§ **Work instructions**
The entries below are to be written out exactly, with no images included.

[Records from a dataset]
*** Begin section ***
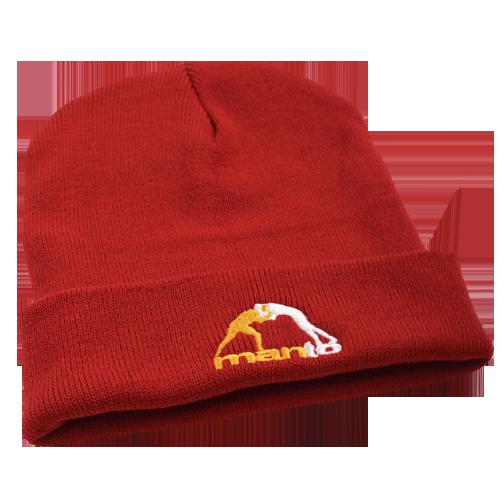 Зимняя шапка Manto Classic MantoШапки<br>Зимняя шапка Manto Classic. Состав: 100% акрил.<br>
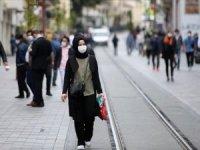 23 ilde maske takma zorunluluğu getirildi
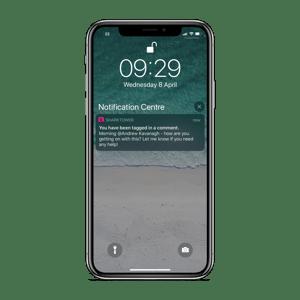 Notifications full screen_iphonexspacegrey_portrait
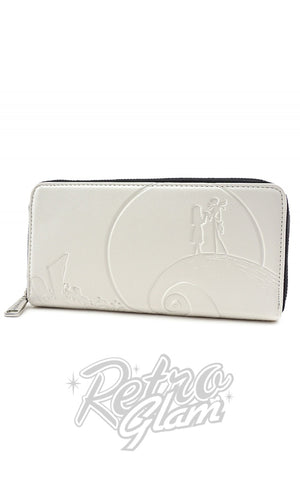 Loungefly Disney Nightmare Before Christmas White Embossed Wallet
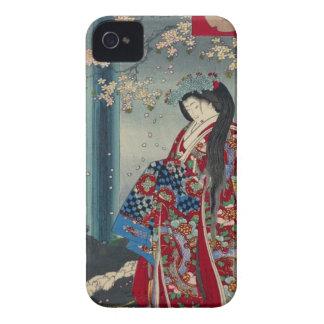 Japanese Geisha Lady Japan Art Cool Classic iPhone 4 Case-Mate Case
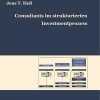 Consultants im strukturieten Investmentprozess-0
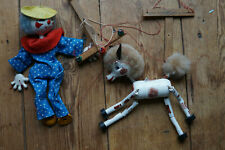 2 x Vintage Pelham Puppets - Horse / Foal & Clown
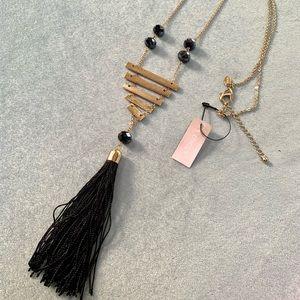 Chico's Gold Tone Black Silk Tussle Fashion Chain Necklace
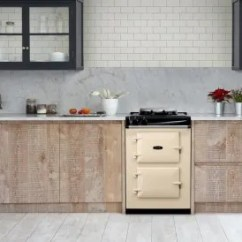 Compact Appliances For Small Kitchens Black Kitchen Cabinet Handles Well Designed Apartment Therapy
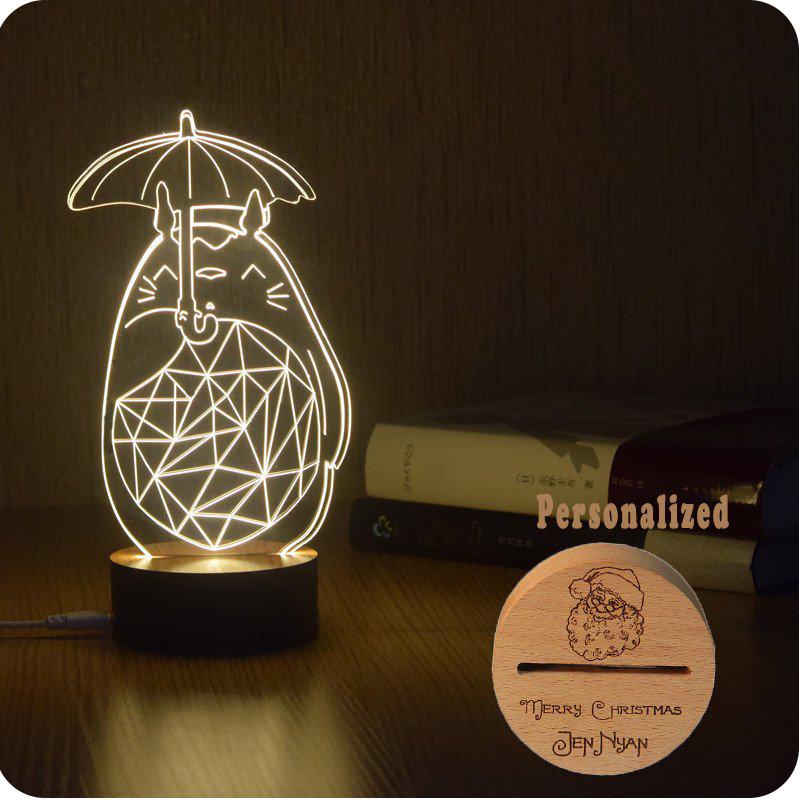 Ruler Cartoon Lights LED 3D Lettering Light Holiday Gift Light ...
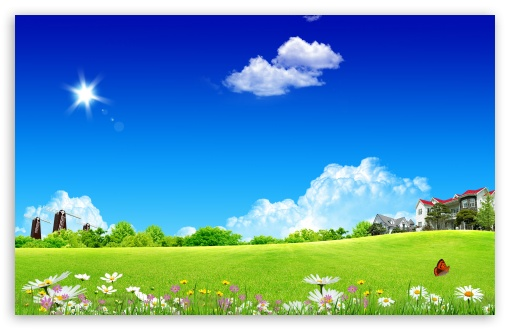 Download Meadow Skyscapes UltraHD Wallpaper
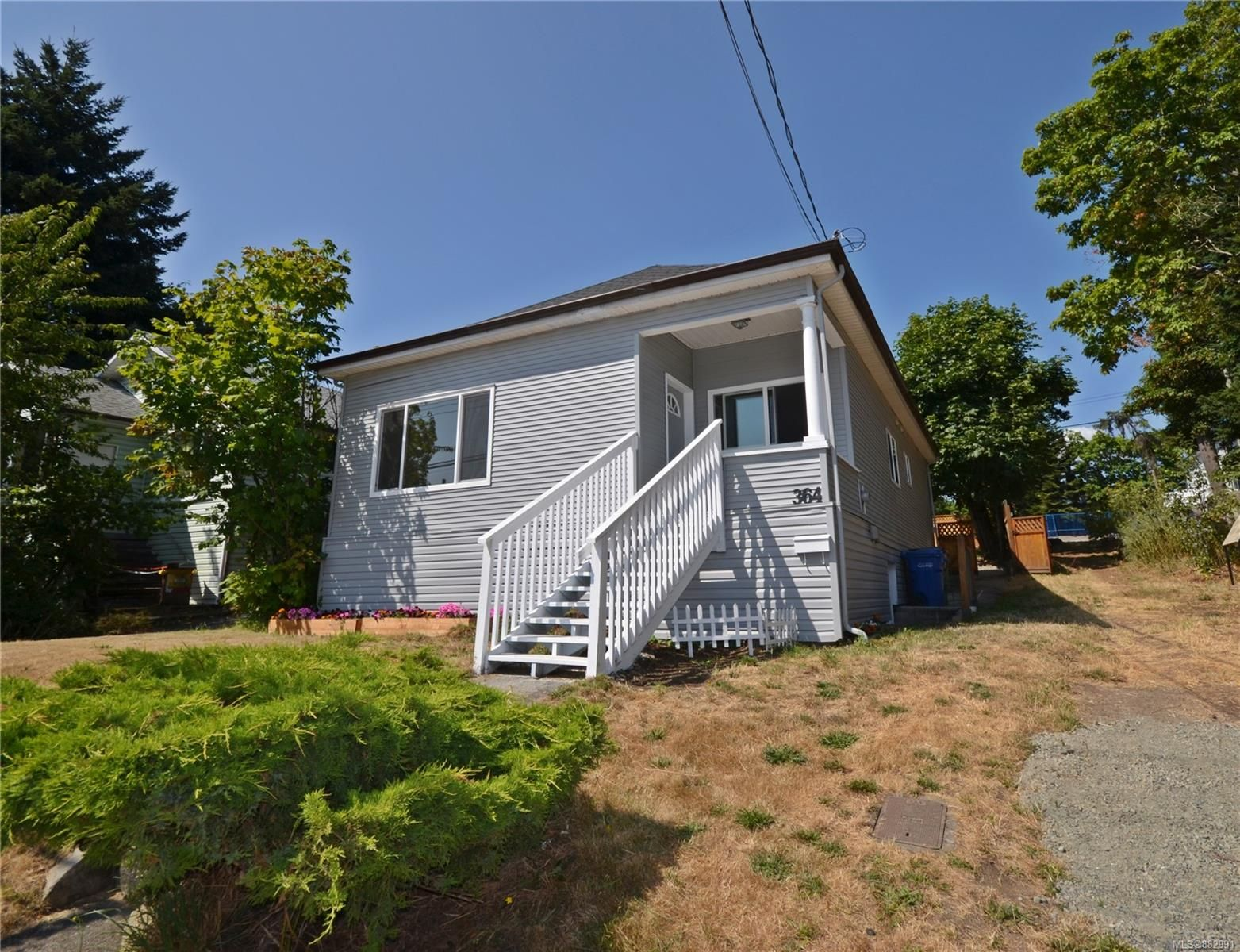 Main Photo: 364 Haliburton St in : Na South Nanaimo House for sale (Nanaimo)  : MLS®# 882991
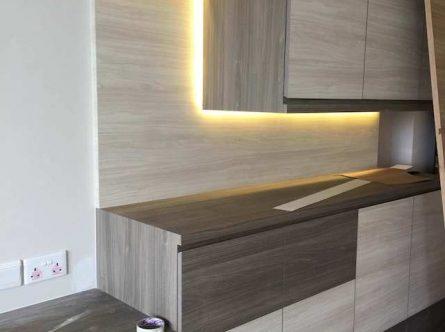 singapore-kitchen-renovation-cost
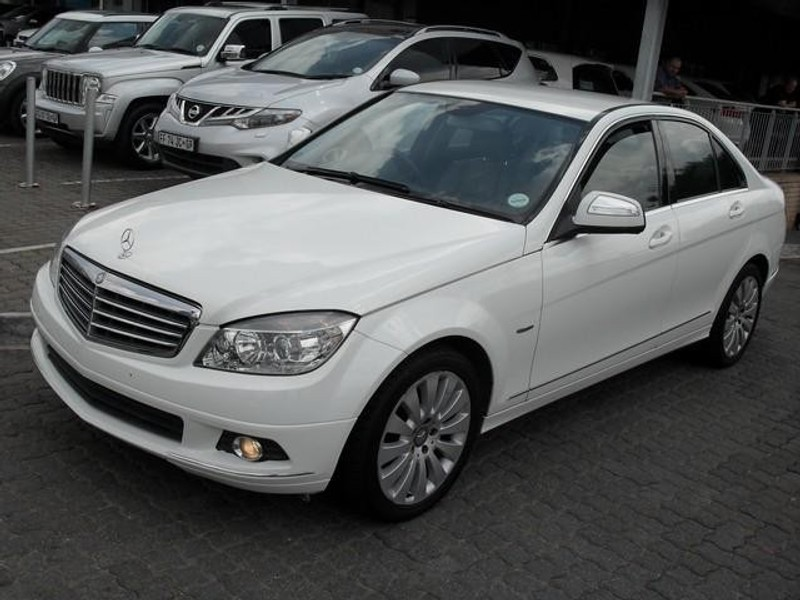 Used mercedes benz c class c350 elegance a t for sale in for 2008 mercedes benz c class for sale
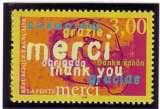 miniature Année 1999 : Y. & T. N° 3230 **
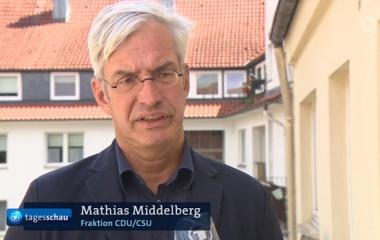 Tagesschau-Interview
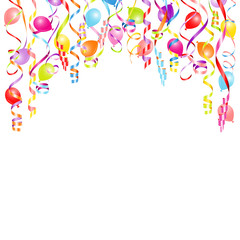 Background Colored Streamers & Balloons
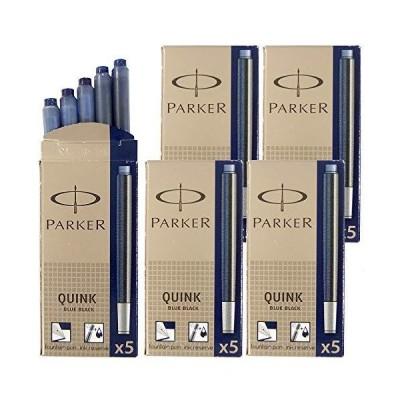 パーカー PARKER カートリッジインク クインク QUINK ブルーブラック 5箱セット (1箱 5本入り) S1162220 S011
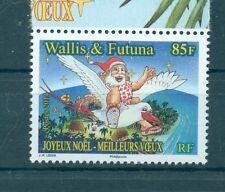 NOEL- CHRISTMAS WALLIS & FUTUNA 2014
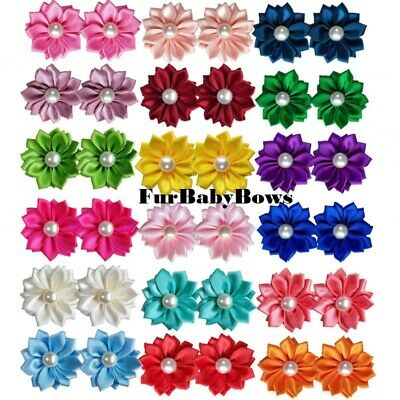30 Cute Pearl Pet Puppy bows Yorkie Dog Puppy Grooming *1 FREE July 4th Bow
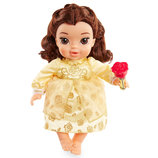 Бель Belle Baby Doll Дисней оригинал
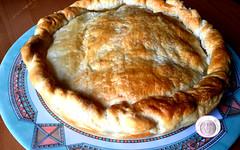 Ricetta torta salata con carciofi e provola (RicetteItalia) Tags: food cucina ricette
*** End section ***
§ **Response area**
 Зимняя шапка Manto Classic MantoШапки<br>Зимняя шапка Manto Classic. Состав: 100% акрил.<br>
 23 ilde maske takma zorunluluğu getirildi
 Notifications full screen_iphonexspacegrey_portrait
 Loungefly Disney Nightmare Before Christmas White Embossed Wallet
 Japanese Geisha Lady Japan Art Cool Classic iPhone 4 Case-Mate Case
 Consultants im strukturieten Investmentprozess-0
 2 x Vintage Pelham Puppets - Horse / Foal & Clown
 Chico's Gold Tone Black Silk Tussle Fashion Chain Necklace
 Compact Appliances For Small Kitchens Black Kitchen Cabinet Handles Well Designed Apartment Therapy
 Ruler Cartoon Lights LED 3D Lettering Light Holiday Gift Light ...
 Download Meadow Skyscapes UltraHD Wallpaper
 Main Photo: 364 Haliburton St in : Na South Nanaimo House for sale (Nanaimo)  : MLS®# 882991
 singapore-kitchen-renovation-cost
 Used mercedes benz c class c350 elegance a t for sale in for 2008 mercedes benz c class for sale
 miniature Année 1999 : Y. & T. N° 3230 **
 Tagesschau-Interview
 Background Colored Streamers & Balloons
 パーカー PARKER カートリッジインク クインク QUINK ブルーブラック 5箱セット (1箱 5本入り) S1162220 S011
 NOEL- CHRISTMAS WALLIS & FUTUNA 2014
30 Cute Pearl Pet Puppy bows Yorkie Dog Puppy Grooming *1 FREE July 4th Bow
 Бель Belle Baby Doll Дисней оригинал
 Ricetta torta salata con carciofi e provola (RicetteItalia) Tags: food cucina ricette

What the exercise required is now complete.